**Texto fuente**:
##############################
Mi fila era la primera. No dentro del nuevo estadio, sino fuera, casi al borde de la carretera a San Pedro. Llegué a las 5:30 gracias al aventón que me dio Joel Cobos, viejo amigo mío, periodista y ahora mi vecino. La cola de coches era descomunal, casi chilanga, lo que no estamos acostumbrados a ver en estos terregosos páramos ajenos a la benevolencia del Señor. Lo que es a diario, pues, una ruta más o menos ágil devino lenta caravana de coches con el mismo apetito: llegar a los talqueados estacionamientos del TSM.
Luego de 45 minutos a vuelta de rueda (sin metáfora), alcanzamos el objetivo. Allí me despedí de Joel, pues la zona demarcada por nuestros boletos era muy diferente. A mí me tocó la tribuna denominada Takis, que según sé es la marca de unas frituras caracterizadas por su forma de minitaco. Tomé entonces la primera fila que tuve a la vista, una que llegaba hasta Cuatrociénegas. Allí empecé las morosas estaciones de un viacrucis que me sirvió para ver a media comarca lagunera. Mientras mi avance se daba a diez centímetros por minuto, por allí vi moverse al doctor Jalife, al notario Cárdenas, al empresario mueblero Roberto Rodríguez, el empresario del transporte Miguel Sánchez, al ex jugador Nicolás Ramírez, el ex candidato Chuy de León, a los alcaldes Calderón Cigarroa y Carlos “A poco nos vamos a quedar así” Aguilera, al rector Ochoa Rivera de la UAdeC, todos entre un mar de gente que corría en sentido contrario a la dirección de mi bostezante fila.
##############################
**Listado de entradas**:
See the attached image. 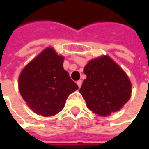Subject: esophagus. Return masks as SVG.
<instances>
[{"label":"esophagus","instance_id":"34e87169","mask_svg":"<svg viewBox=\"0 0 149 149\" xmlns=\"http://www.w3.org/2000/svg\"><path fill=\"white\" fill-rule=\"evenodd\" d=\"M77 84H78V86H79V88H80V87H81V85H82V80H78Z\"/></svg>","mask_w":149,"mask_h":149}]
</instances>
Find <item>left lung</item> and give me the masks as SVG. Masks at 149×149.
<instances>
[{
	"label": "left lung",
	"mask_w": 149,
	"mask_h": 149,
	"mask_svg": "<svg viewBox=\"0 0 149 149\" xmlns=\"http://www.w3.org/2000/svg\"><path fill=\"white\" fill-rule=\"evenodd\" d=\"M87 78L79 89L87 107L100 116L118 111L131 95L127 74L109 56L92 60L84 69Z\"/></svg>",
	"instance_id": "left-lung-1"
}]
</instances>
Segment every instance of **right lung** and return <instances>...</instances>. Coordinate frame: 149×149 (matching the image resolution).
Masks as SVG:
<instances>
[{
  "label": "right lung",
  "instance_id": "obj_1",
  "mask_svg": "<svg viewBox=\"0 0 149 149\" xmlns=\"http://www.w3.org/2000/svg\"><path fill=\"white\" fill-rule=\"evenodd\" d=\"M63 62L64 58L49 47L21 72L20 95L36 113L45 117L55 115L65 107L69 95L79 89L64 70Z\"/></svg>",
  "mask_w": 149,
  "mask_h": 149
}]
</instances>
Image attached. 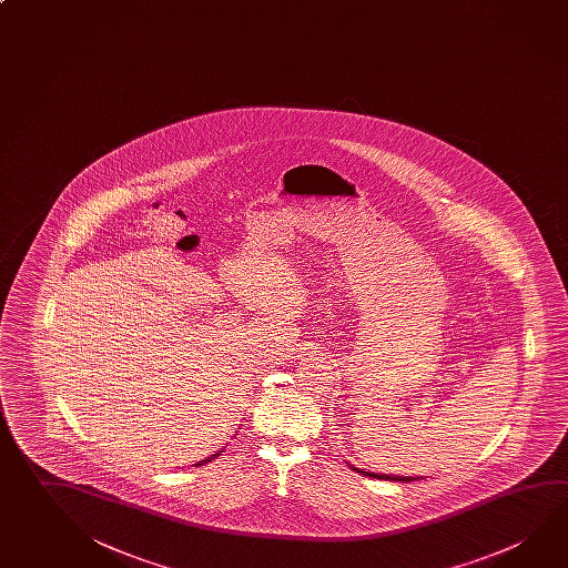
##############################
**Qué se pide**: Transcribe al pie de la letra el tramo del texto sobre la fila para llegar al nuevo estadio que va desde "Mi fila era" hasta "estacionamientos del TSM.".

**Solución del problema**:
Mi fila era la primera. No dentro del nuevo estadio, sino fuera, casi al borde de la carretera a San Pedro. Llegué a las 5:30 gracias al aventón que me dio Joel Cobos, viejo amigo mío, periodista y ahora mi vecino. La cola de coches era descomunal, casi chilanga, lo que no estamos acostumbrados a ver en estos terregosos páramos ajenos a la benevolencia del Señor. Lo que es a diario, pues, una ruta más o menos ágil devino lenta caravana de coches con el mismo apetito: llegar a los talqueados estacionamientos del TSM.